## Document excerpt:
╭──

Sunday 12 February 2006

Where 36 - Pune, India --OR-- The Path to Bliss and Emptiness via Meditation and Pain

HI

I have been in India for a month now and what a time it has been. I have spent most of it in isolation, not allowed to talk to anyone in 2 stretches of 10 days and 12 days each. It has been a journey, nay, an adventure, albeit of a different sort to the type I usually end up having, but I am all the better for it. The bad news is that I have spent a tonne of money and tomorrow start another 8 days of intensive course, a break of 2 days then a final 3 days. Then I really will need a holiday!!

So back to the beginning:

Arrived in Mumbai (Bombay) with the aim this trip of gaining some inner peace and happiness - simple enough goals, perhaps?

Firstly, I went to Pune Riverside Vipassana Centre for a 10 day course. Vipassana is an ancient form of meditation as used by the Buddha to gain enlightenment 2,500 years ago (from where Buddhism comes). This pure form was preserved only in Burma and in the past 40 years has spread around the world. Meditation in the west is often seen as a means of relaxation and concentration, giving the mind 'space', but its real purpose is change and there is no change as great in a person as the path to enlightenment - not that I even want to try and follow it too closely, at least not now, but there are many benefits to be gained along that path such as knowing who I really am, or having a better idea at least.

So I end up with 30 guys and 20 women (nearly all local Indians) and in strict segregation, silence etc for 10 days. The timetable was:
4am Get up
4.30 2 hours meditation
6.30 Breakfast
8 Special 1 hour meditation (no moving at all allowed)
9 2 hour meditation
11 lunch
1pm 1.5 hour meditation
2.30 Special 1 hour meditation (no moving at all allowed)
3.30 1.5 hour meditation
5pm Snack (cross between large rice krispies and Bombay mix, a banana and milk)
6pm Special 1 hour meditation (no moving at all allowed)

╰──

Using the travel blog entry on meditation in Pune, decide whether each statement agrees with it: (a) the course group numbered 30 men and 20 women; (b) the daily schedule began with getting up at 5am; (c) the pure form of Vipassana was preserved only in Burma. Answer yes or no for each and quote the deciding words.

## Listing:
╭──

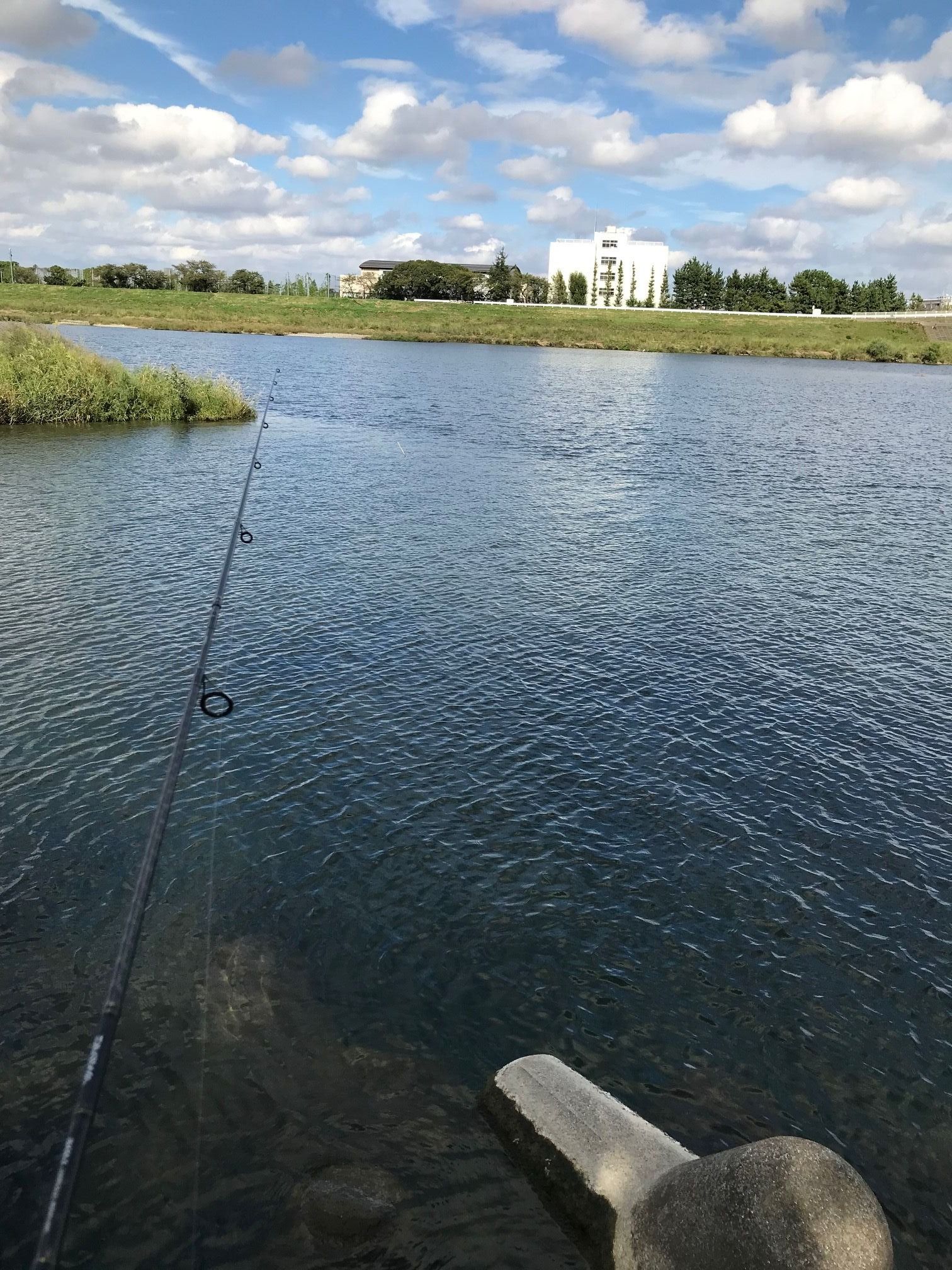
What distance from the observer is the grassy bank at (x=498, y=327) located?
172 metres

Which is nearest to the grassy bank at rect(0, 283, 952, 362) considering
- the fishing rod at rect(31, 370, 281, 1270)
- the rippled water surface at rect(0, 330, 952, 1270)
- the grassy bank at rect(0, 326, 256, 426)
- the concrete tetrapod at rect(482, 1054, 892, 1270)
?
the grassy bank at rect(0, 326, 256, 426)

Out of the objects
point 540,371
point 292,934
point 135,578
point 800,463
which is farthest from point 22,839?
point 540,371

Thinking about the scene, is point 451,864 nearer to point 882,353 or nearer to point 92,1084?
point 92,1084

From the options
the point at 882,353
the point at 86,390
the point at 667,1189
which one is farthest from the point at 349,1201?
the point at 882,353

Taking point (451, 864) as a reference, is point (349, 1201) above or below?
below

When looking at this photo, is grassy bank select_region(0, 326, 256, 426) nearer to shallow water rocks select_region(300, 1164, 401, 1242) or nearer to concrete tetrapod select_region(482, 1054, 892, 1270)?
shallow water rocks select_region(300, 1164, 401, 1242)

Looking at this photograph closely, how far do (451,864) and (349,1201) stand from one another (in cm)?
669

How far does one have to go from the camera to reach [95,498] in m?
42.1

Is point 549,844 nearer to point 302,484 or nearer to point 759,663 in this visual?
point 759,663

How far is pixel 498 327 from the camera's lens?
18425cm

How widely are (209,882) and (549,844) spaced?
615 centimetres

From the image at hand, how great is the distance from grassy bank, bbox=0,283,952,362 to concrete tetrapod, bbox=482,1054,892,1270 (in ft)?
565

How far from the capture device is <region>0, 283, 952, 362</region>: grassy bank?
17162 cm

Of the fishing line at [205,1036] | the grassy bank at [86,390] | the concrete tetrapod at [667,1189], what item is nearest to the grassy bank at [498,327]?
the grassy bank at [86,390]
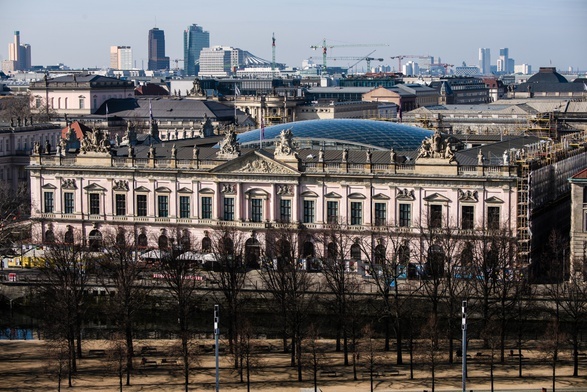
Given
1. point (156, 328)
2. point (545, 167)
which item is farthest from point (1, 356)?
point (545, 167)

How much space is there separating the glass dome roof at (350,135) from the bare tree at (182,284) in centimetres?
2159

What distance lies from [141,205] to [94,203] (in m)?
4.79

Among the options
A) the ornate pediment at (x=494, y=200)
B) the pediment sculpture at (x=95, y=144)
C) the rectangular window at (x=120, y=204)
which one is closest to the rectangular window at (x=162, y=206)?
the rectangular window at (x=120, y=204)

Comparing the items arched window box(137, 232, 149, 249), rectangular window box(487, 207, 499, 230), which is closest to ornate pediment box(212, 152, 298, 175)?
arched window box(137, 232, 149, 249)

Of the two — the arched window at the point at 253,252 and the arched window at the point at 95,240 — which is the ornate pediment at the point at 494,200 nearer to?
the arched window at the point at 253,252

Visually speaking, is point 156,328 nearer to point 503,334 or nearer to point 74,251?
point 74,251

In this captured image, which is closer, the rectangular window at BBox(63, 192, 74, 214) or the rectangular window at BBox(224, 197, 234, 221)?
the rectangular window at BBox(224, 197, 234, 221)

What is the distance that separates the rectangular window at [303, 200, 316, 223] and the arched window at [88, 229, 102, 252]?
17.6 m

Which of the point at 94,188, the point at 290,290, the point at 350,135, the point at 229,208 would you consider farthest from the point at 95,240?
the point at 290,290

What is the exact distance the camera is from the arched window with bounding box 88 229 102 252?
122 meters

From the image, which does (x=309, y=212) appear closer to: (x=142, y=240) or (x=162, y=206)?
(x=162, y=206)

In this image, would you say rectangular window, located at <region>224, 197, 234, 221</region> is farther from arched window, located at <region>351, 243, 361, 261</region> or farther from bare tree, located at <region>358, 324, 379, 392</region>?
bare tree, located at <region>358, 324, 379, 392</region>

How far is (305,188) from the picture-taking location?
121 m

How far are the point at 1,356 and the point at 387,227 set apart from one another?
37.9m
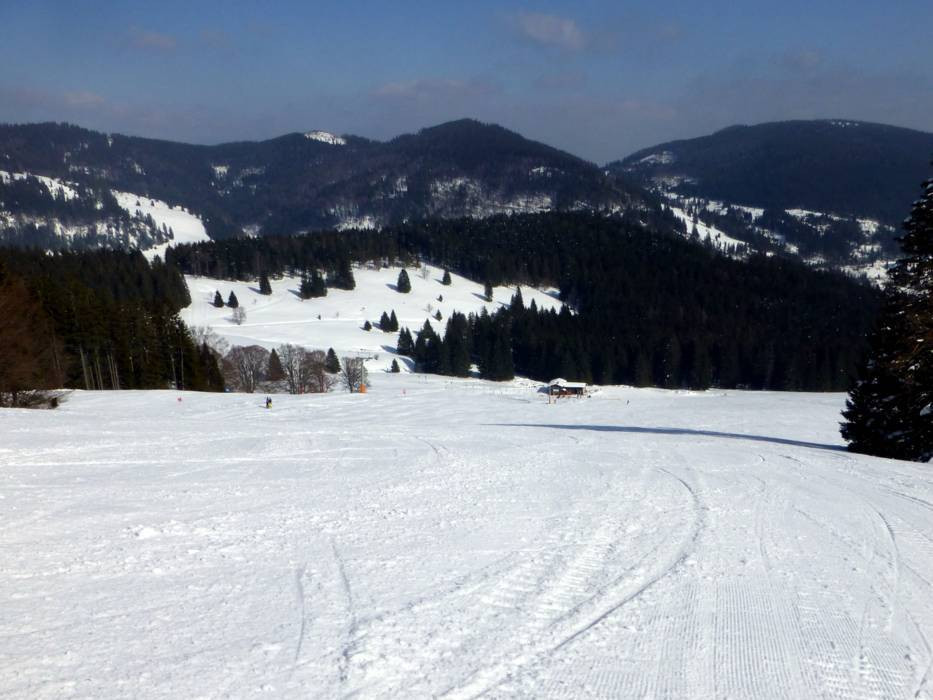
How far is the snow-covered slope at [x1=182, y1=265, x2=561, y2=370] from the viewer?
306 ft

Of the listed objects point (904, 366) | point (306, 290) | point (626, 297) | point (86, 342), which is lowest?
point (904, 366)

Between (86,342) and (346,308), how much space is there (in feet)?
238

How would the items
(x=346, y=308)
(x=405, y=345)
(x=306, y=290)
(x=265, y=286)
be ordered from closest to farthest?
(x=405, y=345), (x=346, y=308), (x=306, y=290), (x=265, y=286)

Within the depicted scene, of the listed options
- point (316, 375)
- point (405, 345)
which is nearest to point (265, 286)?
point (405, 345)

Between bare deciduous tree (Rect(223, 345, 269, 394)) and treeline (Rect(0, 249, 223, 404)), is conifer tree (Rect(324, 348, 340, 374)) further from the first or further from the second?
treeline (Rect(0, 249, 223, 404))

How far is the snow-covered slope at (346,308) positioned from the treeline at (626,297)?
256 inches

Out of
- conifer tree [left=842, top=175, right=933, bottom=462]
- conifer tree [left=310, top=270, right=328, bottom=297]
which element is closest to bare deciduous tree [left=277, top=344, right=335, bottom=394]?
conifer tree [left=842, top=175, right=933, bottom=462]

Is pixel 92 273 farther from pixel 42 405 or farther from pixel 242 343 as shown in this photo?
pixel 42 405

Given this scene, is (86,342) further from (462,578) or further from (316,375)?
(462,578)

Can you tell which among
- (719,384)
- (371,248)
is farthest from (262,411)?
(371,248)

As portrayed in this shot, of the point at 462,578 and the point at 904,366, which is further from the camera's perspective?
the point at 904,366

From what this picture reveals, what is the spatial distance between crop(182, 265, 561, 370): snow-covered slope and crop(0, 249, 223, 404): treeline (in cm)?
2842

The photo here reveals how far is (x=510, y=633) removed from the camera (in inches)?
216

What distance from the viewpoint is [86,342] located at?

╰──

## Solution:
(a) Yes: "So I end up with 30 guys and 20 women"
(b) No: "4am Get up"
(c) Yes: "This pure form was preserved only in Burma"